Aim = Repeat the part of the listing that opens with the line containing "What is the distance" and runs through the end of the listing, swapping "purple thistle flower" for "violet thistle bloom" and leaving everything else unchanged.

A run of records
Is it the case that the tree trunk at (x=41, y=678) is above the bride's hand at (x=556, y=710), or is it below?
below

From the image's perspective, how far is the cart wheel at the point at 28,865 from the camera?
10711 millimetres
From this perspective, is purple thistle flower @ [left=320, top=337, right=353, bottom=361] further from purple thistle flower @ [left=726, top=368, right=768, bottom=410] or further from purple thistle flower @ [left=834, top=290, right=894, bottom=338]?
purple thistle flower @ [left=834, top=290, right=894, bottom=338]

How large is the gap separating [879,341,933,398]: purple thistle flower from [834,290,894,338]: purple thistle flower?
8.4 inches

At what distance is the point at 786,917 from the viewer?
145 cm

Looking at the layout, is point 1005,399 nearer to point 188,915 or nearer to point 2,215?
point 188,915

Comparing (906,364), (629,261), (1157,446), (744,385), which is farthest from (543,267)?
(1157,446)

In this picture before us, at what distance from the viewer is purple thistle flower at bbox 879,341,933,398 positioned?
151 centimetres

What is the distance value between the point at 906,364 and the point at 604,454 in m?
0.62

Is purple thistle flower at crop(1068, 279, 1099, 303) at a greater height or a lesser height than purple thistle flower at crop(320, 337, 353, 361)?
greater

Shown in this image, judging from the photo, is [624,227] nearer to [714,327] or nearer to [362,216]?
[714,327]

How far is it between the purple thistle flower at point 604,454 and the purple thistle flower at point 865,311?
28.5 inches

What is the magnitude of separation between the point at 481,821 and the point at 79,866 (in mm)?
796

Answer for the task =
What is the distance value between the point at 906,364 and the point at 604,454 in m?
0.62

Is violet thistle bloom at crop(1068, 279, 1099, 303) at a greater height or a lesser height than violet thistle bloom at crop(320, 337, 353, 361)?
greater

Shown in this image, judging from the photo, is [624,227] nearer to [714,327] or nearer to [362,216]?
[714,327]

How far is it between the violet thistle bloom at point 604,454 and the violet thistle bloom at point 865,311?
28.5 inches

What is the magnitude of separation between the point at 481,821 and the point at 79,866 (in mm)?
796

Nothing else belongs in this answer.